Что нужно сделать
**1.** Перечислите ники всех участников, написавших сообщения в ветке форума об установке Gentoo второй системой.
**2.** Продолжите, пожалуйста, ветку форума об установке Gentoo второй системой, начиная сразу после ее последней фразы.

Статья
++++++++++++++++++++

# Установка второй системой(и компиляция ядра))

## qrdv

[glsa=]Здравствуйте.

Хочу установить Gentoo на второй HDD(На первом винда). И чтобы был dual-boot

Как вот это сделать, чтобы как можно меньше проблем?

И еще.

с genkernell не интересно, хочется уже настоящего трэша.. ткните носом, в информацию как его компилить...[/glsa]

----------

## maxsib

Дружок, никто тебе ничего не должен, и тыкать носом никто не обязан. Ищи сам и обрящешь. 

Трэш, ё!

----------

## Einstok_Fair

 *qrdv wrote:*   

> [glsa=]Хочу установить Gentoo на второй HDD(На первом винда). И чтобы был dual-boot
> 
> Как вот это сделать, чтобы как можно меньше проблем?

 

Нужно

1) на второй HDD установить Gentoo

2) после чего отредактировать конфигурацию Grub2,

чтобы была возможность загрузки с первого HDD.

++++++++++++++++++++

Исходные данные

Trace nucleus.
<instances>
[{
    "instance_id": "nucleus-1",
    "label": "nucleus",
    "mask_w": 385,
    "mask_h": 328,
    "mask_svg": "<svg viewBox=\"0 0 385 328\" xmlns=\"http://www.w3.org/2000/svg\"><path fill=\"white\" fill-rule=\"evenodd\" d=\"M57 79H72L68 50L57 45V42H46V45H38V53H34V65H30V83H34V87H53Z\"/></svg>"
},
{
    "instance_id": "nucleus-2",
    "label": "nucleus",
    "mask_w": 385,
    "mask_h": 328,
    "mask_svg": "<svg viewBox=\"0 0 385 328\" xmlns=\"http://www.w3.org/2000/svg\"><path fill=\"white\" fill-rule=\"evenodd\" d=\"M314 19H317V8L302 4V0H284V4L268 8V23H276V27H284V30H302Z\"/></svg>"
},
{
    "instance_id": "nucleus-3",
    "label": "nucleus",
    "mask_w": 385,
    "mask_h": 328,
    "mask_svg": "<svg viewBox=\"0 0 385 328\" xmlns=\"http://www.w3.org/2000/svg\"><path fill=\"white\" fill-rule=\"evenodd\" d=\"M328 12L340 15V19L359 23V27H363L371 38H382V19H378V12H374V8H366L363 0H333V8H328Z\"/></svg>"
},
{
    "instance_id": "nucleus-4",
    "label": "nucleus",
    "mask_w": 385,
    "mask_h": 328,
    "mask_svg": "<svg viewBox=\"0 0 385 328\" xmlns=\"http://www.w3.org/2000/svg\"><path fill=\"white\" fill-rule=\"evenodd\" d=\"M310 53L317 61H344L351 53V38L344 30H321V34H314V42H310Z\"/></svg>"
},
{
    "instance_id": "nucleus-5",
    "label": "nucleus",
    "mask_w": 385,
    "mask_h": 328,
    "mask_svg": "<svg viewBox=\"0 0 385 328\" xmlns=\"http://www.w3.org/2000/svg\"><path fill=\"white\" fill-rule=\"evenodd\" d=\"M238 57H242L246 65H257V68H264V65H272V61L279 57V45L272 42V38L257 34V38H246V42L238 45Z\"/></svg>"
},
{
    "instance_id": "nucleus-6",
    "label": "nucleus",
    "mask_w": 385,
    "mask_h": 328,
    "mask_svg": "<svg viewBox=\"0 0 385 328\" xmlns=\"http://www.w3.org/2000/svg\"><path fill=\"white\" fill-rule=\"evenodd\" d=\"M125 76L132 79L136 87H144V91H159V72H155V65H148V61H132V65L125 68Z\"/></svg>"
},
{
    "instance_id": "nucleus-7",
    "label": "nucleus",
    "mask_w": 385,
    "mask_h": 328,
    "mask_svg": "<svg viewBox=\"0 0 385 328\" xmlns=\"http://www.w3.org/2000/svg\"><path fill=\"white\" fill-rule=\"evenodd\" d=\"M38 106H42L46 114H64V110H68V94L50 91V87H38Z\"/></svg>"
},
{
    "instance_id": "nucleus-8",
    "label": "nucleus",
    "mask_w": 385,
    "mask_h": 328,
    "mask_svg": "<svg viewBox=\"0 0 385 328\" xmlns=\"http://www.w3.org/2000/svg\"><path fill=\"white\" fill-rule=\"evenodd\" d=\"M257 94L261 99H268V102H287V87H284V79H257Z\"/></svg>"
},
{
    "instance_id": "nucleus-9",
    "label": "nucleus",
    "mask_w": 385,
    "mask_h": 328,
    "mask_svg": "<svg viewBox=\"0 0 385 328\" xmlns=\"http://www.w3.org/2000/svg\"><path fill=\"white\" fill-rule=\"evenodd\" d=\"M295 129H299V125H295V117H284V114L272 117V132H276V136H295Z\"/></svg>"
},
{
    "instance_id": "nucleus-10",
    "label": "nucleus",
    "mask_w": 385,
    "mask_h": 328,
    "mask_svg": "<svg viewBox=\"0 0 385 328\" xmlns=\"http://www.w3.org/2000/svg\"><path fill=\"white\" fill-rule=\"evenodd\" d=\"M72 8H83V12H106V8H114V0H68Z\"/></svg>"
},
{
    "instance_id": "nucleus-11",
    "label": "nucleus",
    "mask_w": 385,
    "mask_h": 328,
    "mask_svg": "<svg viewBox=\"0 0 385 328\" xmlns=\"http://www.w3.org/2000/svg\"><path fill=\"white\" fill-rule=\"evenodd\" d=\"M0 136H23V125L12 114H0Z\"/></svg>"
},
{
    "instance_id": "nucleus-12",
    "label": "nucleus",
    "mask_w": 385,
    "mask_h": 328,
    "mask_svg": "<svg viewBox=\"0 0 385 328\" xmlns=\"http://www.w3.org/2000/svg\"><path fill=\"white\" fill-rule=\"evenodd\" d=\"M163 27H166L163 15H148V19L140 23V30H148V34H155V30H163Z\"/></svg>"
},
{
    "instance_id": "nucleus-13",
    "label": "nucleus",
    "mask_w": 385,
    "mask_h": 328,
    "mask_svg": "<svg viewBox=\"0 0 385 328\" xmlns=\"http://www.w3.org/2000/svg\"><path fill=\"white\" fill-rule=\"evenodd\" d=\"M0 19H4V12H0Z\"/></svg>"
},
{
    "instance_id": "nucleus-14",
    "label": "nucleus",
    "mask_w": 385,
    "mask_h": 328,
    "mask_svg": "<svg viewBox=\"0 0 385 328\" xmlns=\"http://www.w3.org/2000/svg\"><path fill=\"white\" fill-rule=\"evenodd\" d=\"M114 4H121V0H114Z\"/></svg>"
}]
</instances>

++++++++++++++++++++

Ответы
**1.** qrdv, maxsib, Einstok_Fair

**2.**
3) установить GRUB на второй диск

4) в настройках компьютера сконфигурировать загрузку со второго HDD.

Тогда после включения компьютера будет сначала загружаться GRUB2 со второго HDD,

а затем в его меню можно будет выбрать способ продолжения загрузки - переходить в Gentoo или переходить в Windows.

----------

## Einstok_Fair

 *maxsib wrote:*   

> Ищи сам и обрящешь.Трэш, ё!

 

Хорошего руководства по сборке ядра с systemd в initramfs нет.

Текущий ebuild для сборки ядра использует, кстати, dracut, а не genkernel и это плохо.

----------

## Maxim Linuxov

Во время установки grub2 нужно также установить пакет os-prober и во время grub-mkconfig -o /boot/grub/grub.cfg, grub сам найдёт windows на твоём втором диске.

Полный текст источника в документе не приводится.